Title: Geometries of Word Embeddings
Speaker: Professor Pramod Viswanath, University of Illinois at Urbana-Champaign
Venue: Packard 101 Time: 4:15 - 5:15 pm Date: Thursday, May 4
(Refreshments served after the talk)
Abstract:
Real-valued word vectors have
transformed NLP applications; popular examples are word2vec and GloVe, recognized for their ability to capture linguistic
regularities via simple geometrical operations. In this talk, we demonstrate
further striking geometrical properties of the word vectors. First, we show
that a very simple, and yet counter-intuitive, postprocessing
technique, which makes the vectors "more isotropic",
renders off-the-shelf vectors even stronger. Second, we show that
a sentence containing a target word is well represented by a low-rank subspace; subspaces associated with a particular sense
of the target word tend to intersect with a line (one-dimensional subspace). We
harness this Grassmannian geometry to disambiguate
(in an unsupervised way) multiple senses of words, specifically so on the most
promiscuously polysemous of all words: prepositions.
A surprising finding is that rare senses, including
idiomatic/sarcastic/metaphorical usages, are efficiently captured.
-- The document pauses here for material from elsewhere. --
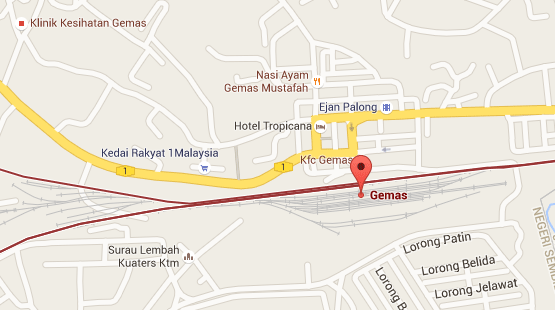 Location of Gemas KTM Station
Our
algorithms are all unsupervised and rely on no linguistic resources; we
validate them by presenting new state-of-the-art results on a variety of
multilingual benchmark datasets.
References:
1. Geometry of Compositionality,
AAAI '17, https://arxiv.org/abs/1611.09799
2. Geometry of Polysemy, ICLR,
'17, https://arxiv.org/abs/1610.07569
3. Representing Sentences as
Low-rank subspaces, ACL '17, https://arxiv.org/abs/1704.05358
4. Prepositions in Context,
preprint, https://arxiv.org/abs/1702.01466
Bio:
Pramod Viswanath received the Ph.D. degree
in electrical engineering and computer science from University of California at
Berkeley in 2000. From 2000 to 2001, he was a member of research staff at Flarion technologies, NJ. Since 2001, he is on the faculty
at University of Illinois at Urbana-Champaign in Electrical and Computer
Engineering, where he currently is a professor.
Pramod has worked extensively on information theory and its
applications, specifically as applied to wireless communication. His book on
wireless communication, coauthored with David Tse, is
used in more than 60 institutes around the world. His interest in natural
language processing is recent, although he has
long been interested in natural languages.